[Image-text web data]
○ ○ ○ ○

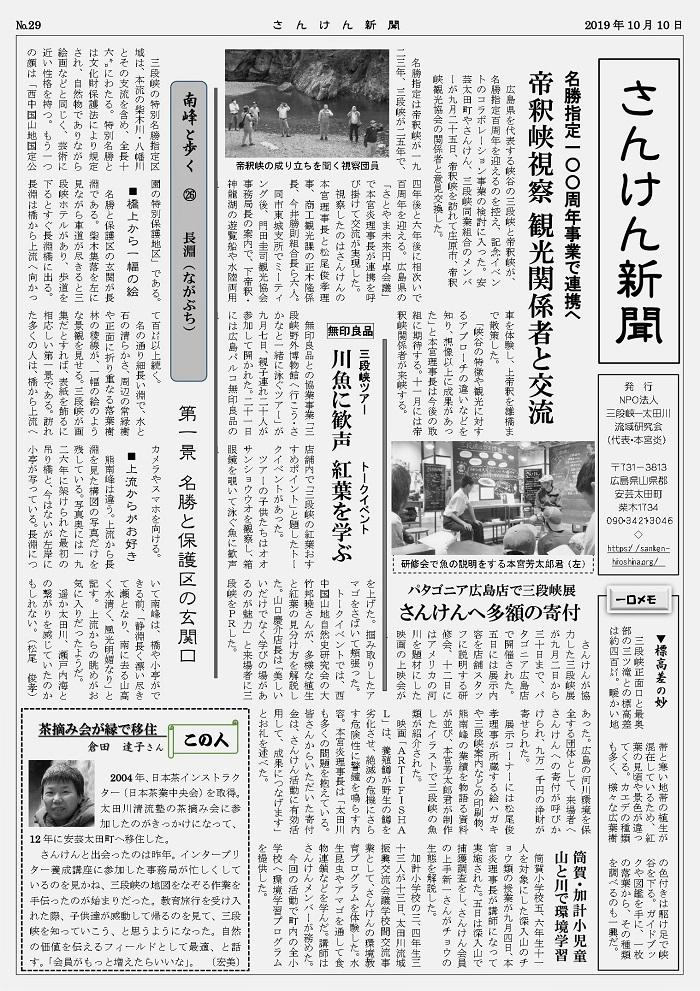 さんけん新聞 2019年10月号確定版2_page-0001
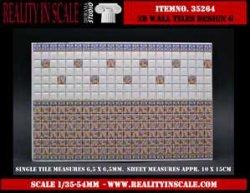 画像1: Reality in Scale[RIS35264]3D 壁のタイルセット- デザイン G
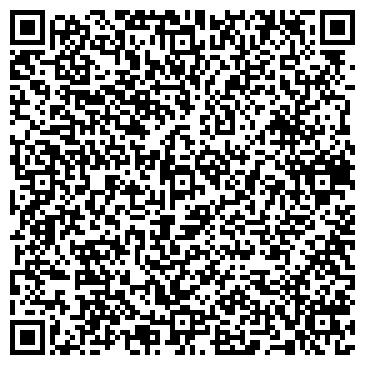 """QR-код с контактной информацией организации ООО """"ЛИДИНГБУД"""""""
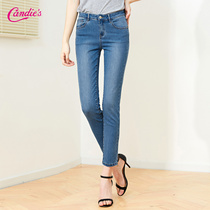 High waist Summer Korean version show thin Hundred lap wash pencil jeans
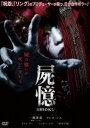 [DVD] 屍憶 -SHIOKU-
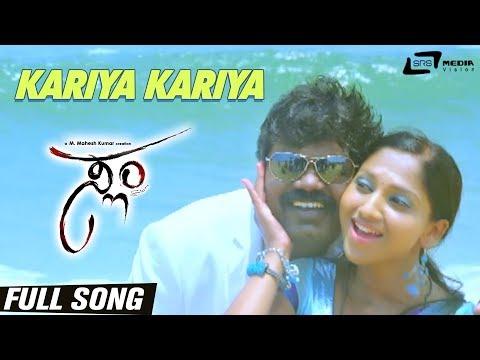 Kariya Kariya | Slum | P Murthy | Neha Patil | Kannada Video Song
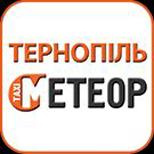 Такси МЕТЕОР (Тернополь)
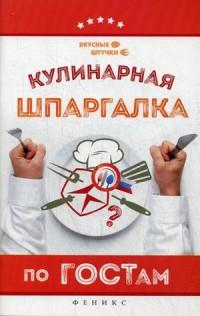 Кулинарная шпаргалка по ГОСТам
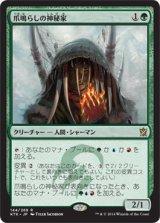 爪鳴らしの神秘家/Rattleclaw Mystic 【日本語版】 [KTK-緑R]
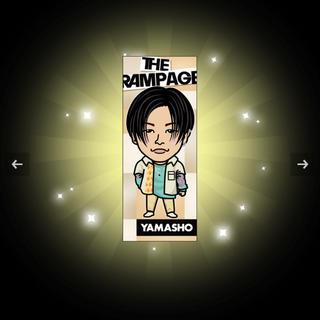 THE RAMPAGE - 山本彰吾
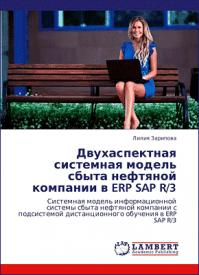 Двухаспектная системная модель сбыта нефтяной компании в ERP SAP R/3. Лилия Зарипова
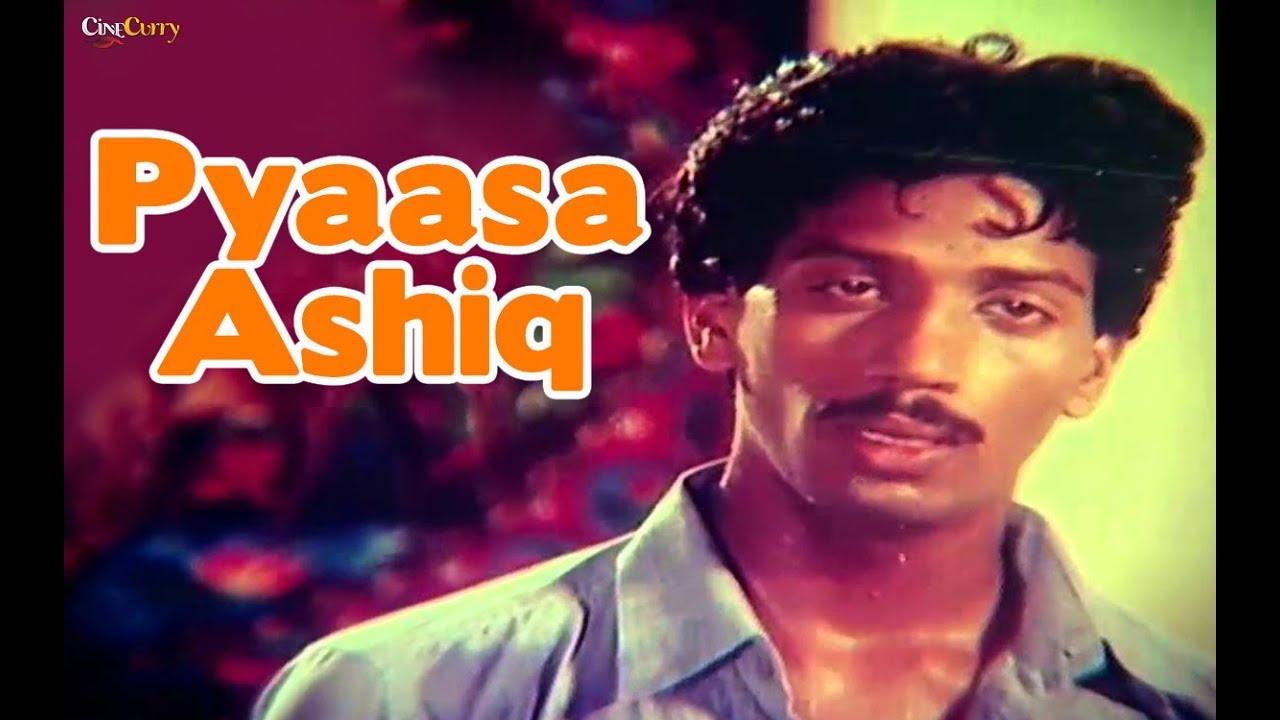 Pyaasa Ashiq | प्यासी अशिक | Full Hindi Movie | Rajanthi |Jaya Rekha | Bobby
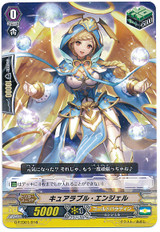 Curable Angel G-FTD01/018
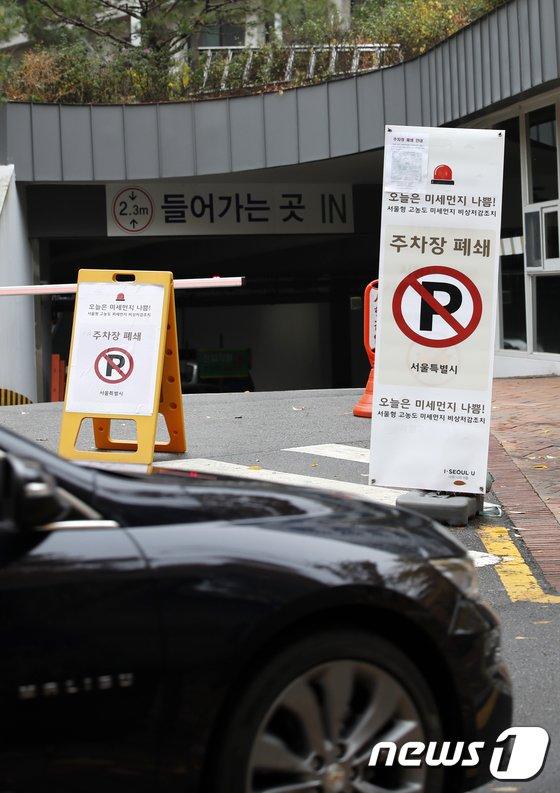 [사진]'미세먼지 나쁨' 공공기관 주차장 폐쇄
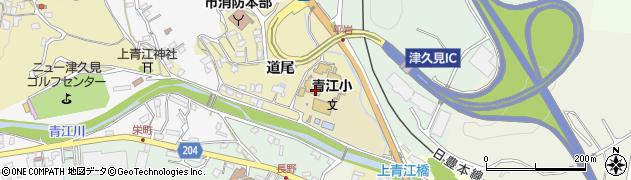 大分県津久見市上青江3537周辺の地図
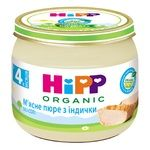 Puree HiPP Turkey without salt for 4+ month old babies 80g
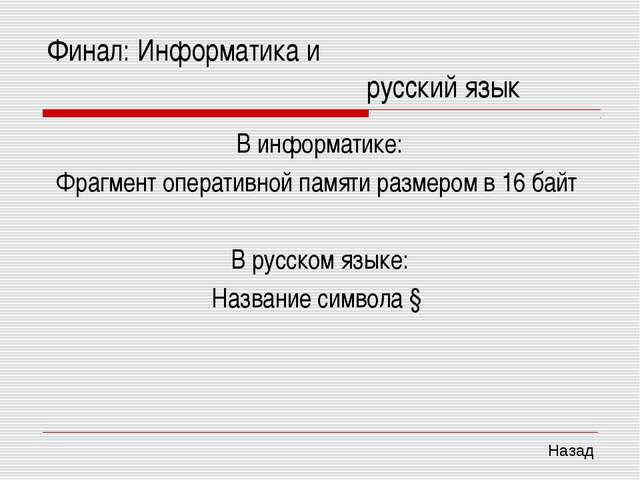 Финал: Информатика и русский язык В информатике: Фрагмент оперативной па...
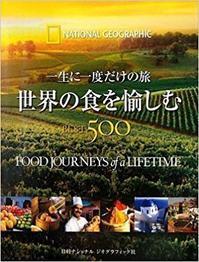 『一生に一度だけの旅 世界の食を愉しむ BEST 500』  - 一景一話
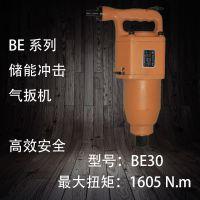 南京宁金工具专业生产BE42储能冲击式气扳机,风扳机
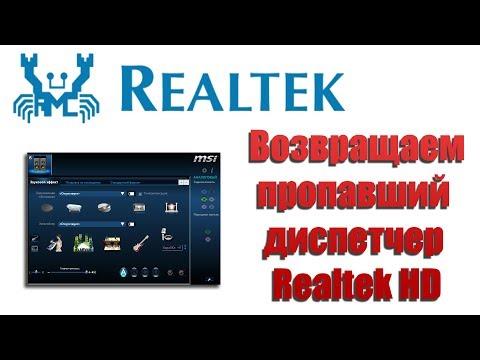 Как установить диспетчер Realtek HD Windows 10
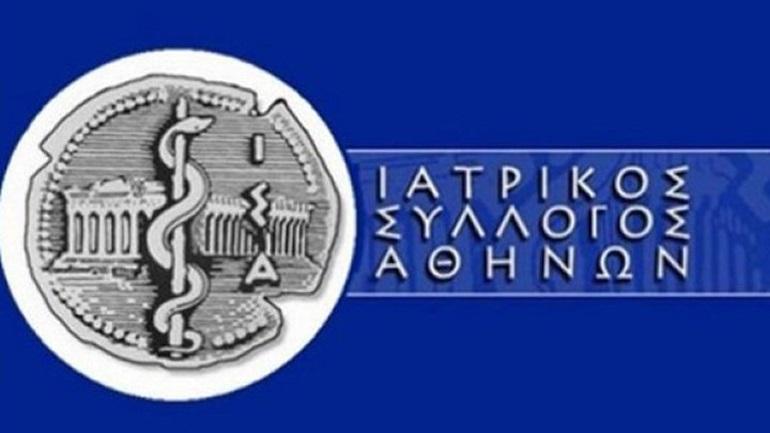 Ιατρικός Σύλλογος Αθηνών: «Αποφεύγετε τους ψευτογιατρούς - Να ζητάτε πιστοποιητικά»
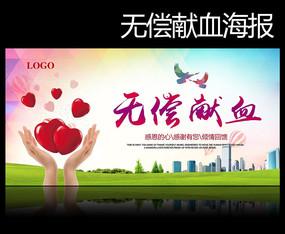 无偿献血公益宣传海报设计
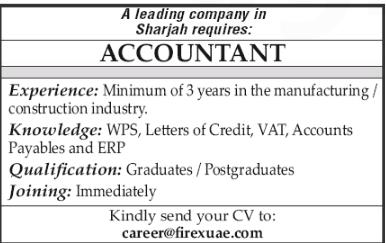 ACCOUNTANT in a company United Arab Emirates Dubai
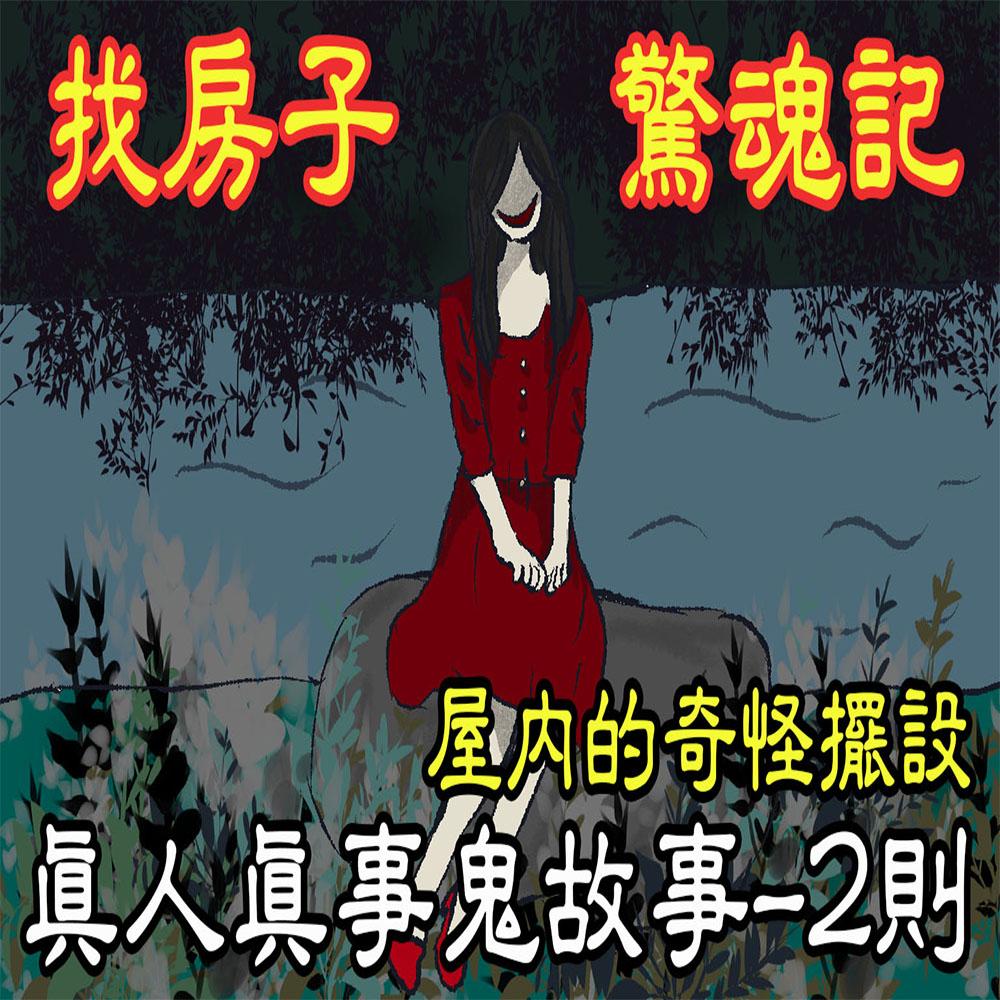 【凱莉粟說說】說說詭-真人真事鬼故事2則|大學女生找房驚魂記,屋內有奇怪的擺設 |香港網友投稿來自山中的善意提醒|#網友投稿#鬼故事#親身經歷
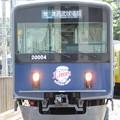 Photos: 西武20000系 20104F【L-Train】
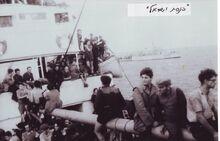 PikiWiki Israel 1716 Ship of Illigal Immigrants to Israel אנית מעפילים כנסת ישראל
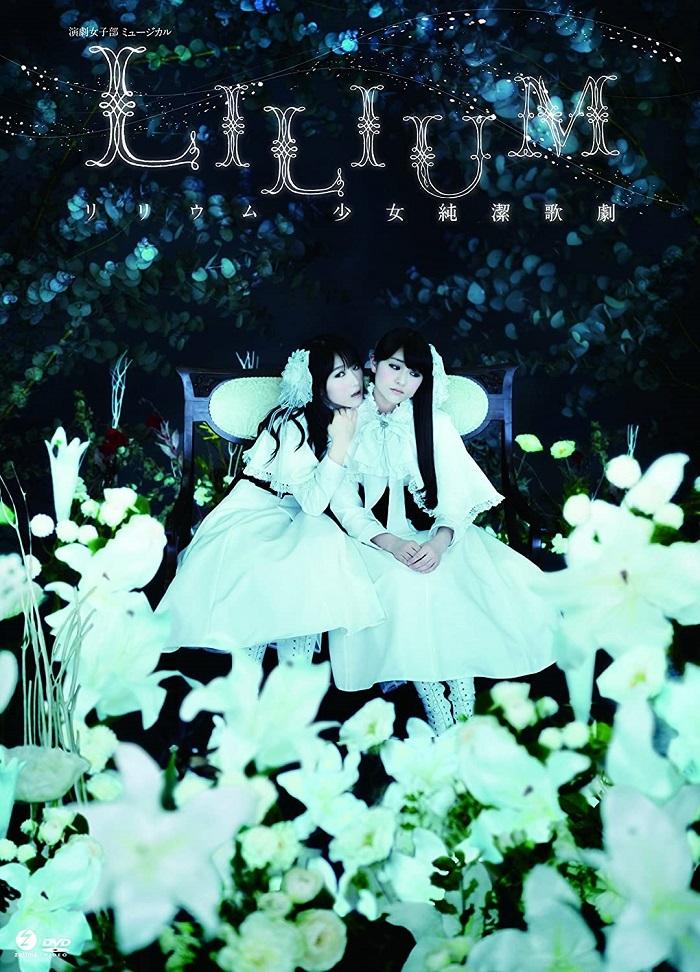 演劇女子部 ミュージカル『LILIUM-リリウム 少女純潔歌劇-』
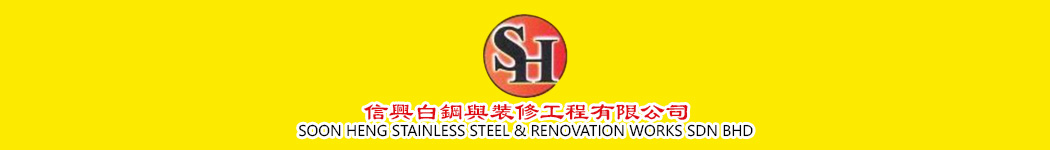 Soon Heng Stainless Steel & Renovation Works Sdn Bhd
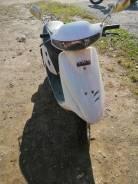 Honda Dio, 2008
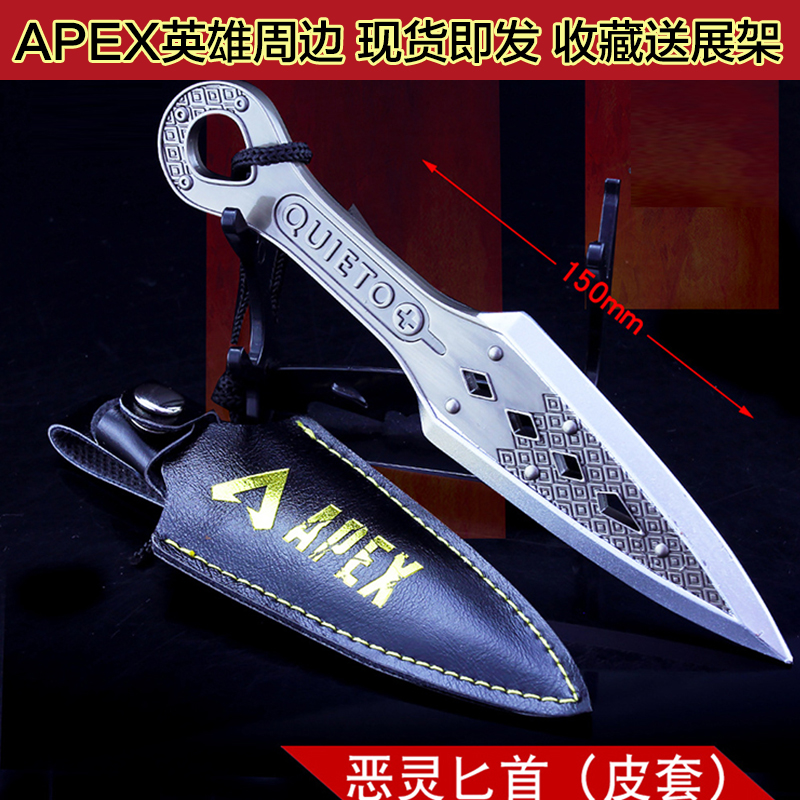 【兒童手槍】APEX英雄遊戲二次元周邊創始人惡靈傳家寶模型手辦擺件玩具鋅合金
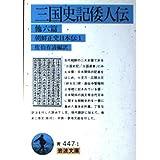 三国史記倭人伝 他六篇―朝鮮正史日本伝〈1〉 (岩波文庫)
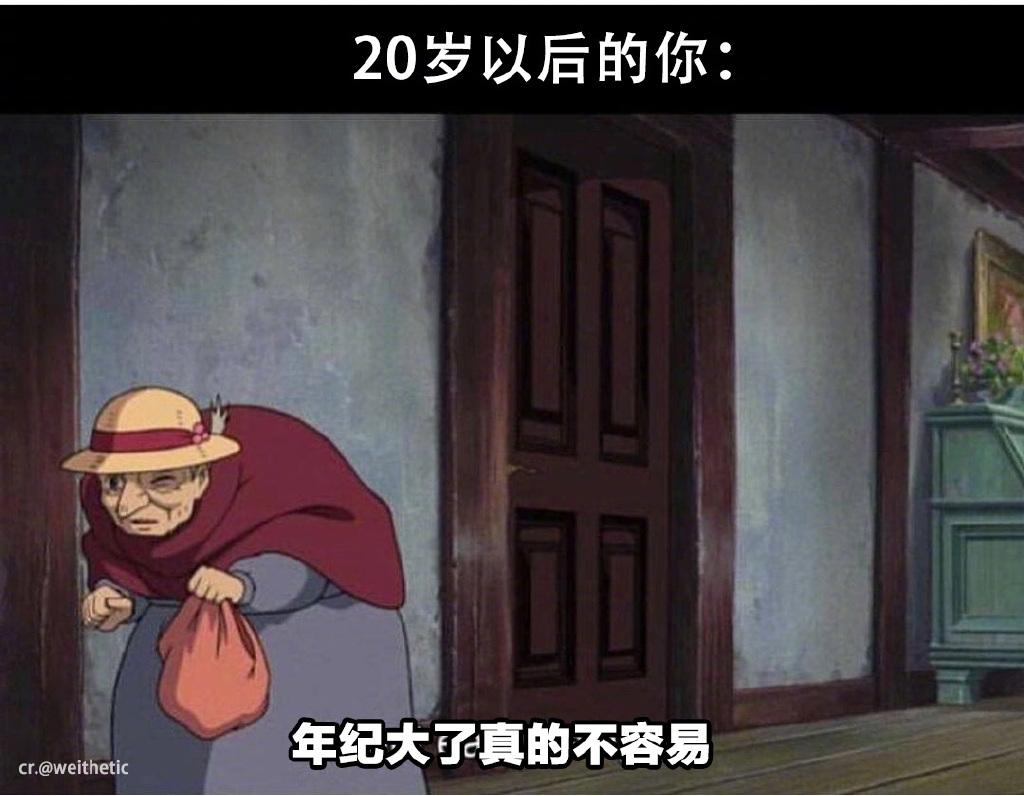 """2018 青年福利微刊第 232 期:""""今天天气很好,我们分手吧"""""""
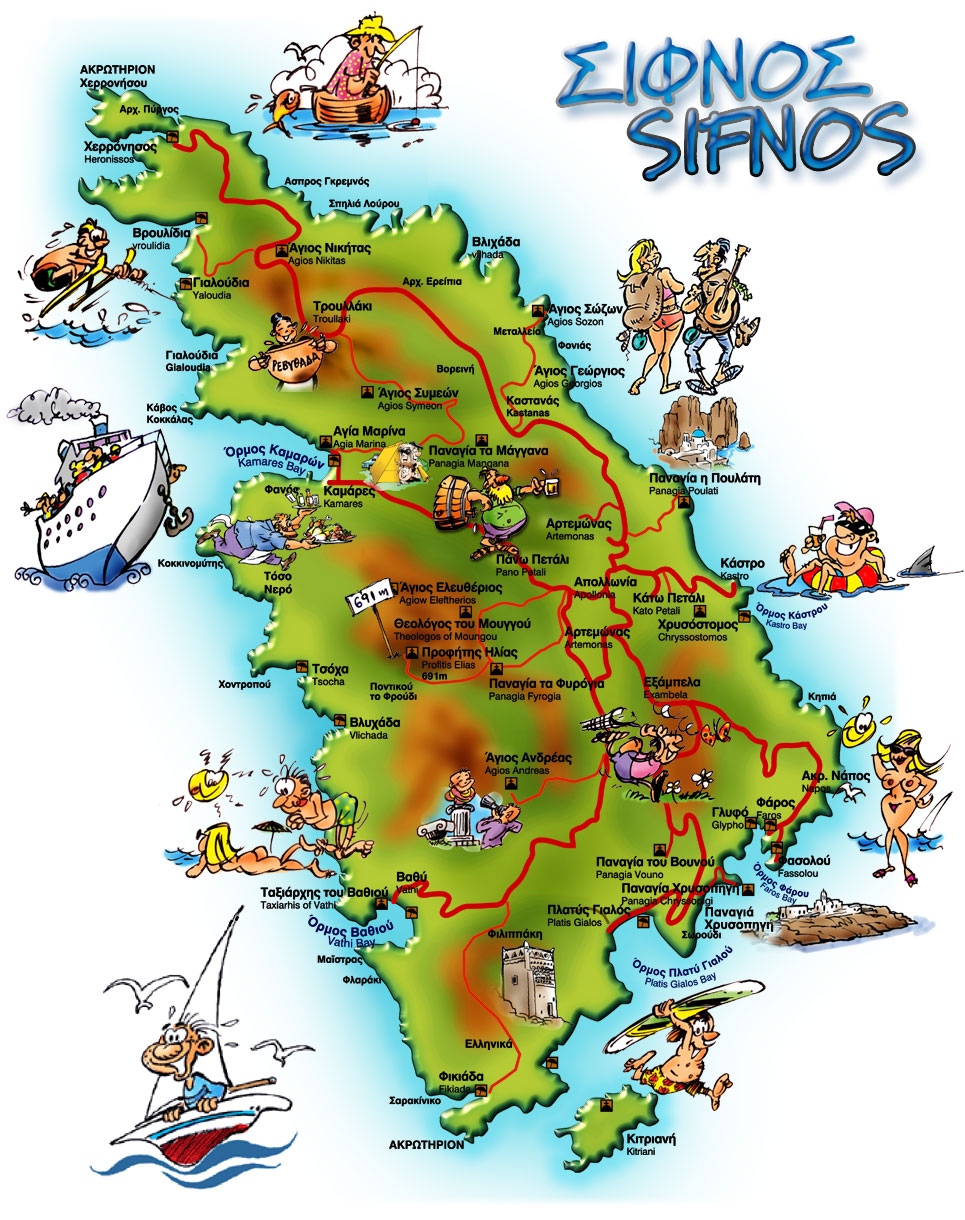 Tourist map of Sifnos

○ ○ ○ ○

Output every record above word for word, omitting any pictures they contain.

 さんけん新聞 2019年10月号確定版2_page-0001
 画像1: Reality in Scale[RIS35264]3D 壁のタイルセット- デザイン G
 """QR-код с контактной информацией организации ООО """"ЛИДИНГБУД"""""""
 High waist Summer Korean version show thin Hundred lap wash pencil jeans
 [DVD] 屍憶 -SHIOKU-
 Kariya Kariya | Slum | P Murthy | Neha Patil | Kannada Video Song
 Такси МЕТЕОР (Тернополь)
 Кулинарная шпаргалка по ГОСТам
 爪鳴らしの神秘家/Rattleclaw Mystic 【日本語版】 [KTK-緑R]
 THE RAMPAGE - 山本彰吾
 Двухаспектная системная модель сбыта нефтяной компании в ERP SAP R/3. Лилия Зарипова
 Pyaasa Ashiq | प्यासी अशिक | Full Hindi Movie | Rajanthi |Jaya Rekha | Bobby
 Curable Angel G-FTD01/018
 [사진]'미세먼지 나쁨' 공공기관 주차장 폐쇄
 大分県津久見市上青江3537周辺の地図
 Puree HiPP Turkey without salt for 4+ month old babies 80g
 Финал: Информатика и русский язык В информатике: Фрагмент оперативной па...
 『一生に一度だけの旅 世界の食を愉しむ BEST 500』  - 一景一話
 南京宁金工具专业生产BE42储能冲击式气扳机,风扳机
 Как установить диспетчер Realtek HD Windows 10
 Ιατρικός Σύλλογος Αθηνών: «Αποφεύγετε τους ψευτογιατρούς - Να ζητάτε πιστοποιητικά»
 无偿献血公益宣传海报设计
 ACCOUNTANT in a company United Arab Emirates Dubai
 【凱莉粟說說】說說詭-真人真事鬼故事2則|大學女生找房驚魂記,屋內有奇怪的擺設 |香港網友投稿來自山中的善意提醒|#網友投稿#鬼故事#親身經歷
 Photos: 西武20000系 20104F【L-Train】
 PikiWiki Israel 1716 Ship of Illigal Immigrants to Israel אנית מעפילים כנסת ישראל
 演劇女子部 ミュージカル『LILIUM-リリウム 少女純潔歌劇-』
 Soon Heng Stainless Steel & Renovation Works Sdn Bhd
 Honda Dio, 2008
 【兒童手槍】APEX英雄遊戲二次元周邊創始人惡靈傳家寶模型手辦擺件玩具鋅合金
 三国史記倭人伝 他六篇―朝鮮正史日本伝〈1〉 (岩波文庫)
 """2018 青年福利微刊第 232 期:""""今天天气很好,我们分手吧"""""""
 Tourist map of Sifnos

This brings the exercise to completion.